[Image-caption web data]
────

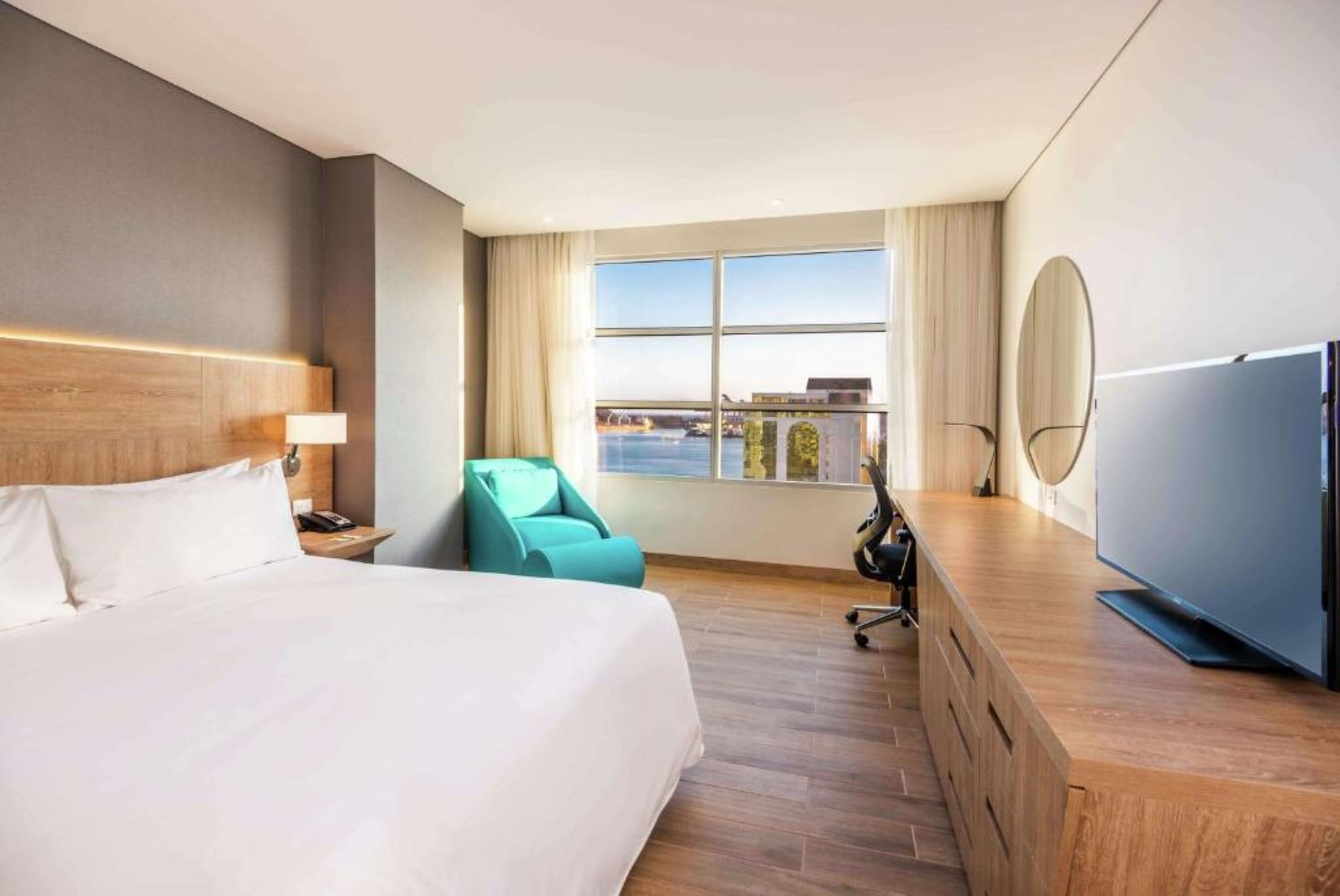 Single Ocean View King Bed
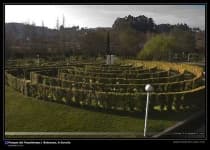 Sample 2 – Maze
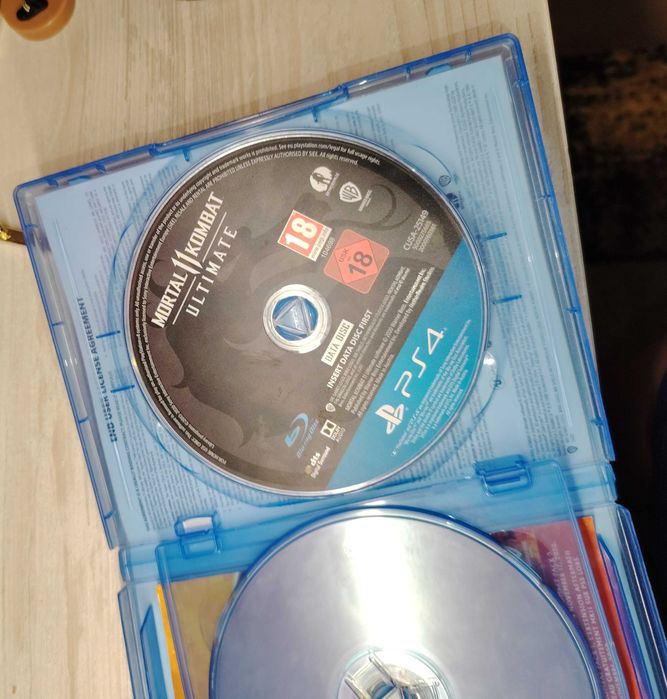 Продавам 3 игри комплект с акаунт за Playstation 4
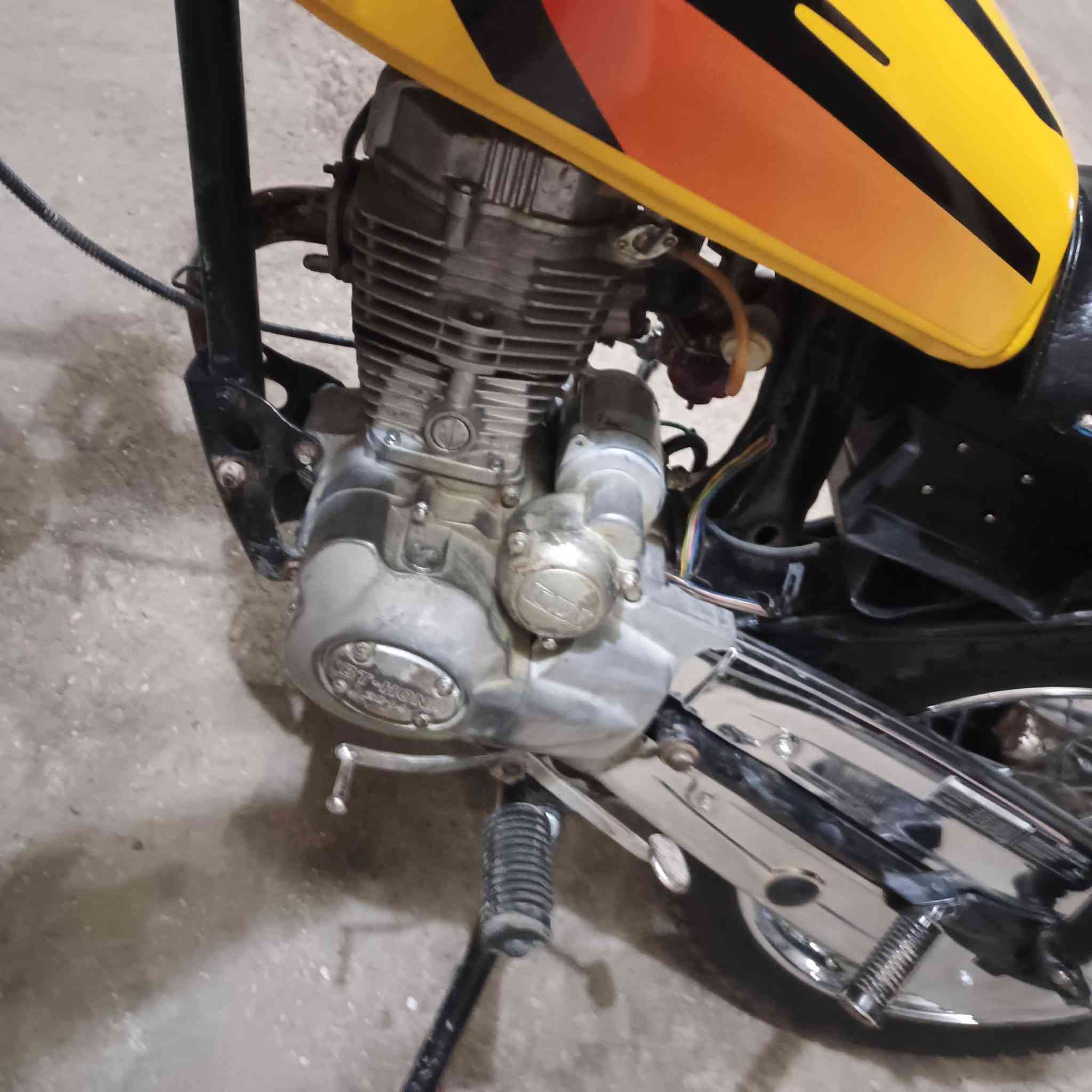 سلام عليكم محرك هونده14المحرك قوي ونضيف بي والفات 01 المحرك بطل وكل عطل مه بيه سعر 60وبيه مجال حك الجيه مكاني طوريج جناجه


**إذا كنت صاحب هذا الإعلان وتريد حذفه لأي سبب، رجاءا أرسل رسالة إلى الدعم الفني**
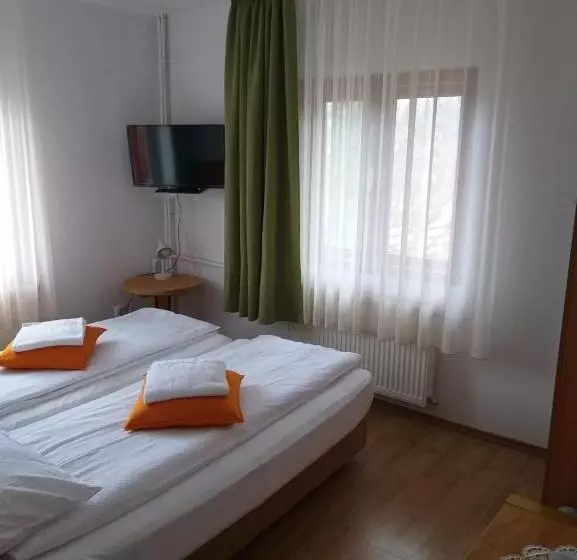 Majatalo Rapsodia Muntilor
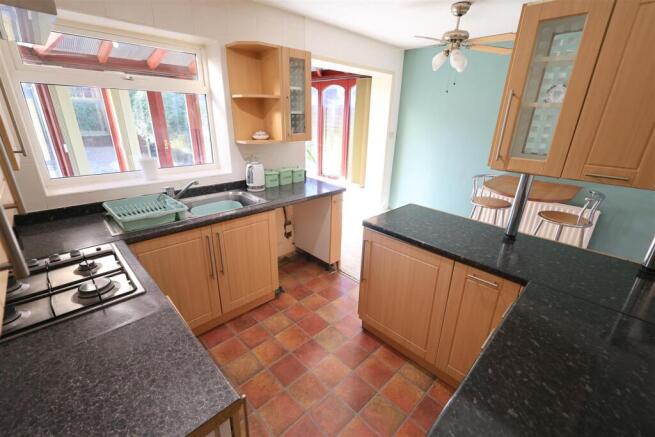 LC Kitchen ii.JPG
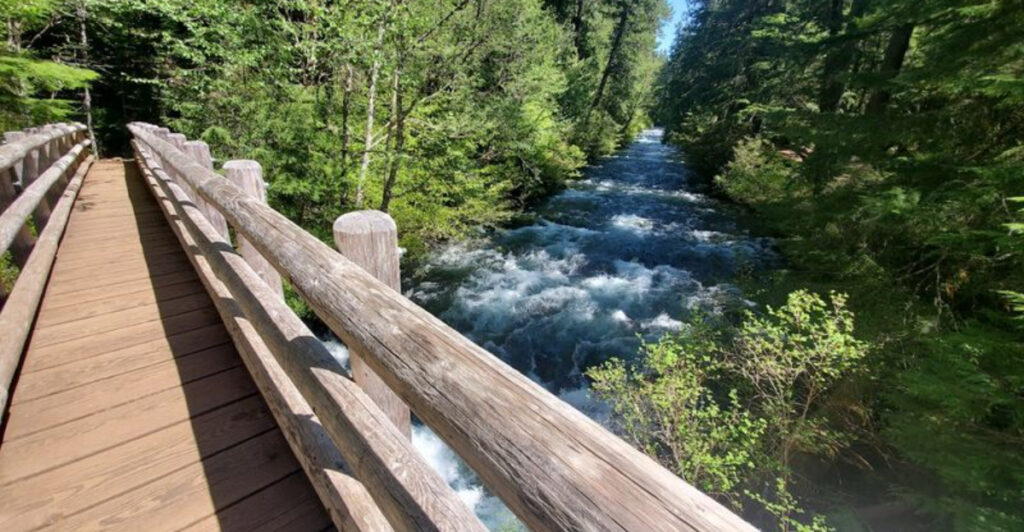 Oregon Trail Famous for Its Brilliant Blue Pool Continues to Captivate Outdoor Adventurers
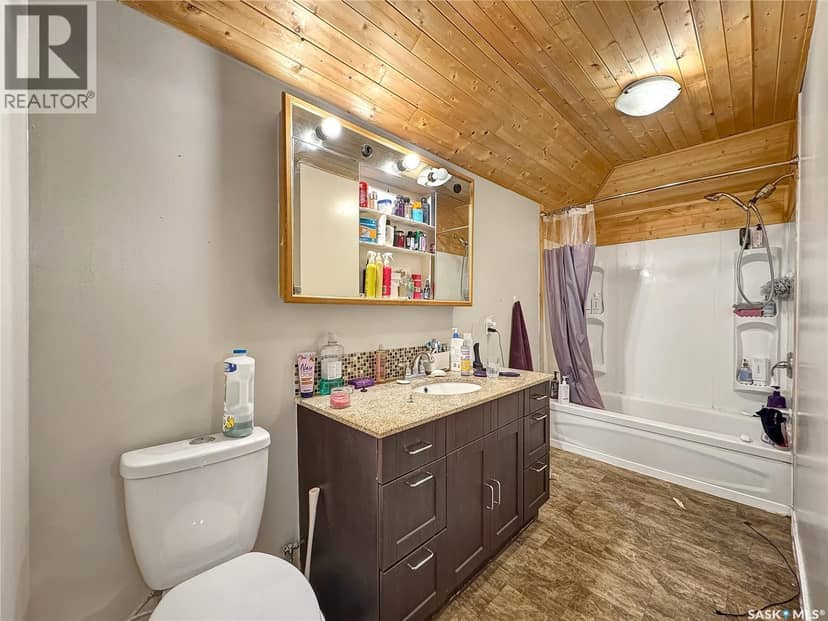 1671 103rd STREET — photo 9 of 22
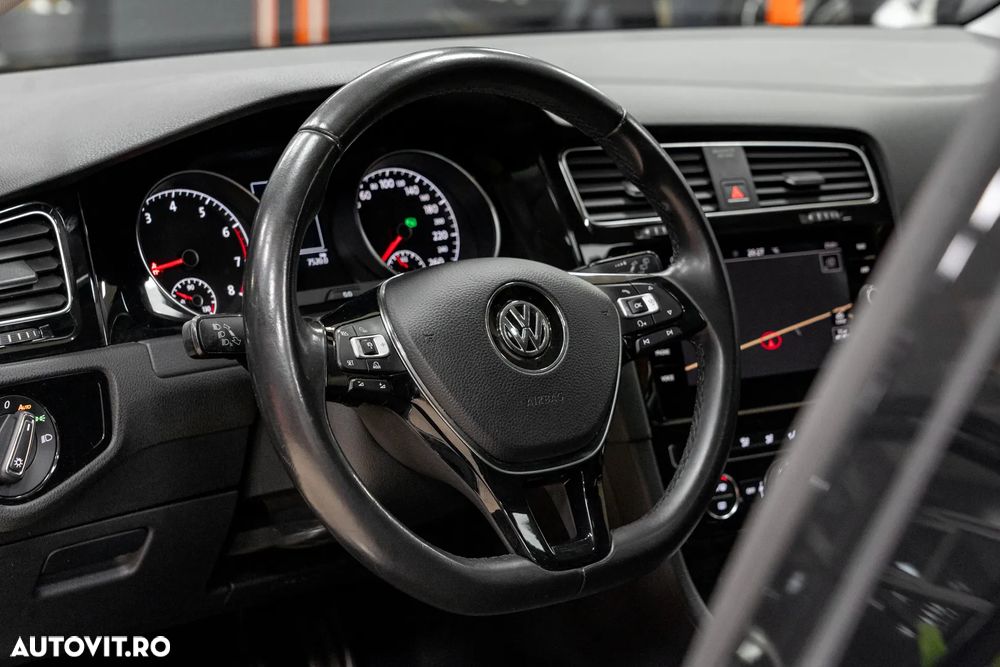 Volkswagen Golf 1.5 TSI ACT DSG Sound - 21
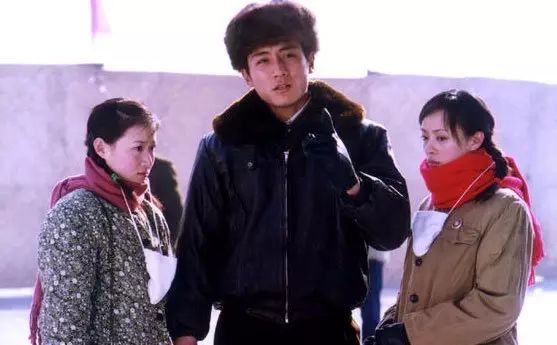 电视剧《血色浪漫》中男女主角在冰场结识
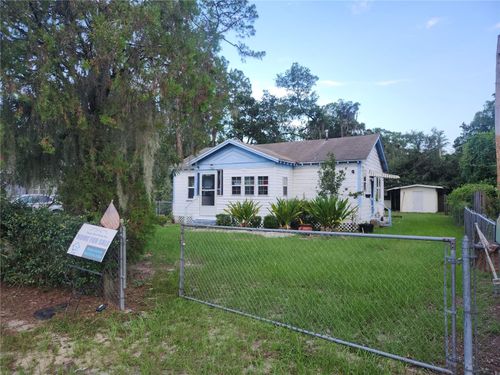 1427 Se 1st Ave, GAINESVILLE, FL, 32641-7201 | Card Image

────

» WHAT YOU SHOULD DO: Restate exactly, please, only the lines between the start of the data and the line containing "Oregon Trail Famous", both ends included, skipping the pictures.

» SOLUTION:
 Single Ocean View King Bed
 Sample 2 – Maze
 Продавам 3 игри комплект с акаунт за Playstation 4
 سلام عليكم محرك هونده14المحرك قوي ونضيف بي والفات 01 المحرك بطل وكل عطل مه بيه سعر 60وبيه مجال حك الجيه مكاني طوريج جناجه


**إذا كنت صاحب هذا الإعلان وتريد حذفه لأي سبب، رجاءا أرسل رسالة إلى الدعم الفني**
 Majatalo Rapsodia Muntilor
 LC Kitchen ii.JPG
 Oregon Trail Famous for Its Brilliant Blue Pool Continues to Captivate Outdoor Adventurers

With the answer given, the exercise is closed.